Extrait source —
De plus, une consommation élevée de médias peut entraîner des troubles du sommeil et inciter à négliger d’autres activités ou amitiés dans la vie réelle.
Bilan et perspectives
La baisse réjouissante de la consommation ne doit pas nous faire oublier que les jeunes de cet âge ne devraient consommer ni alcool, ni tabac ou cannabis. Leur organisme encore en pleine croissance est plus vulnérable aux dommages occasionnés par la consommation de substances psychoactives. Un excès d’alcool peut par exemple entraîner une intoxication alcoolique, des difficultés scolaires ou des actes de violence.
Pour ce qui est du tabac, les jeunes qui fument régulièrement peuvent développer une dépendance à la nicotine après trois semaines déjà. Les personnes qui ont commencé à fumer tôt fument généralement plus longtemps, ce qui les expose à des maladies susceptibles de mettre leur vie en danger. Quant au cannabis, plus on commence tôt à en fumer régulièrement en grande quantité, plus il est difficile d’arrêter. Un usage régulier peut notamment avoir des effets préjudiciables sur l’apprentissage.
Les jeunes, filles et garçons, ont donc besoin d’une protection particulière.
«Nous devons empêcher que la consommation ne reparte à la hausse chez les jeunes de demain. La protection de la jeunesse inscrite dans la loi reste donc un objectif central de la prévention», souligne Irene Abderhalden. Le respect de l’âge légal pour la remise de boissons alcooliques et l’interdiction de remise de produits du tabac aux mineurs sont essentiels à l’échelon national, tout comme le renforcement des achats-tests. Pour ce qui est du cannabis, dont la consommation n’a pas diminué, la société doit s’interroger sur la façon de gérer au mieux la question.
Les mesures de protection de la jeunesse ne suffisent toutefois pas, d’autant plus que les jeunes sont influencés par les adultes. Pour que les adolescents d’aujourd’hui et ceux de demain consomment le moins possible de substances psychoactives, la prévention des addictions doit être considérée comme une tâche qui incombe à la société tout entière. Il semblerait que les adolescents d’aujourd’hui grandissent dans un environnement où la consommation quotidienne de tabac ou d’alcool apparaît moins «normale». Il vaut donc la peine d’investir dans des mesures préventives susceptibles de favoriser l’émergence de nouvelles normes sociales, par exemple en limitant l’accessibilité et en diminuant l’attrait des substances psychoactives.

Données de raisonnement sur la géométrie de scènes
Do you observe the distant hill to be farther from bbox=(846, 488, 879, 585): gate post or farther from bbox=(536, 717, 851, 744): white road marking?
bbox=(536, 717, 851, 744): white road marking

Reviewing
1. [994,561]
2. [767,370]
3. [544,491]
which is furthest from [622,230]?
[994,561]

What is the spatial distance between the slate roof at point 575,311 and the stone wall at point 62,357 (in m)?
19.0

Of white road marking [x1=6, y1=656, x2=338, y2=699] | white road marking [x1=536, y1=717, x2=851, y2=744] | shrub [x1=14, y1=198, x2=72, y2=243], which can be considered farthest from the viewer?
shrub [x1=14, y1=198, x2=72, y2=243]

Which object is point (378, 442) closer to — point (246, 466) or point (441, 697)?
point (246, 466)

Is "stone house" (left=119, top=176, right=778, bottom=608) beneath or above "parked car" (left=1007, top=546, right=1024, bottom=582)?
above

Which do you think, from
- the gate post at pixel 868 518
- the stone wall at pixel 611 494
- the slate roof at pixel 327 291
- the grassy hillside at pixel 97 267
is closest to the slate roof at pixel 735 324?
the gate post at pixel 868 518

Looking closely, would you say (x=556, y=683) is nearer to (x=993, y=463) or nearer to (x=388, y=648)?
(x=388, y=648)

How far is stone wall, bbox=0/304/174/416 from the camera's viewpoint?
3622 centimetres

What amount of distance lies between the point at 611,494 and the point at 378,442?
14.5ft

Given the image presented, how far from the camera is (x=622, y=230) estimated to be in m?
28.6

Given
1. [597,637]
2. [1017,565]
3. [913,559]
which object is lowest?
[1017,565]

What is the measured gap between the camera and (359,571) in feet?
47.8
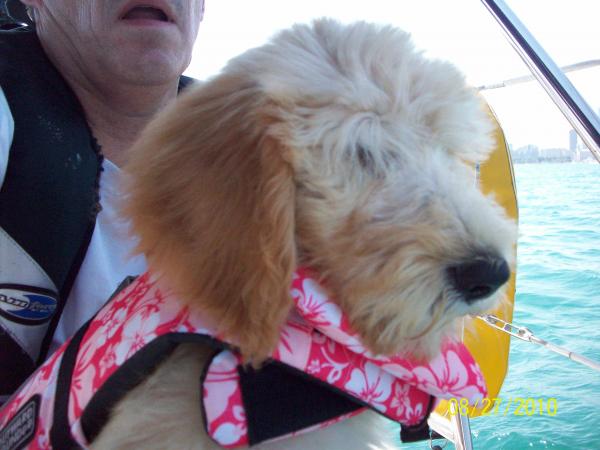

Action demandée A — D'après l'extrait sur la consommation de substances chez les jeunes, au bout de combien de temps les jeunes qui fument régulièrement peuvent-ils devenir dépendants à la nicotine ?
Action demandée B —
Indiquez si chacun des énoncés suivants concorde avec l'extrait sur la consommation de substances chez les jeunes, en répondant par oui ou par non et en citant les mots décisifs du texte.
(i) La consommation de cannabis chez les jeunes a diminué.
(ii) Irene Abderhalden présente la protection de la jeunesse inscrite dans la loi comme un objectif central de la prévention.
(iii) Les mesures de protection de la jeunesse suffisent à elles seules.
Action demandée C — Poursuivez l'extrait sur la consommation de substances chez les jeunes à partir de sa dernière phrase.
Les enregistrements n'interviennent pas ici.

Zone de réponse A — Après trois semaines déjà.

Zone de réponse B —
(i) Non : « Pour ce qui est du cannabis, dont la consommation n’a pas diminué ».
(ii) Oui : « La protection de la jeunesse inscrite dans la loi reste donc un objectif central de la prévention », souligne Irene Abderhalden.
(iii) Non : « Les mesures de protection de la jeunesse ne suffisent toutefois pas ».

Zone de réponse C —
Les résultats encourageants de l’enquête auprès des élèves ne doivent pas occulter le fait qu’un petit groupe de jeunes consomme déjà régulièrement plusieurs substances psychoactives. Or une personne qui prend l’habitude de consommer à un jeune âge court des risques plus élevés. Pour ces jeunes, il est essentiel de mettre en place davantage de mesures spécifiques, comme des projets de prévention axés sur la famille. Parallèlement, il convient d’entamer un travail de prévention le plus tôt possible et de soutenir les groupes à risque connus, par exemple les enfants qui grandissent dans une famille touchée par la dépendance.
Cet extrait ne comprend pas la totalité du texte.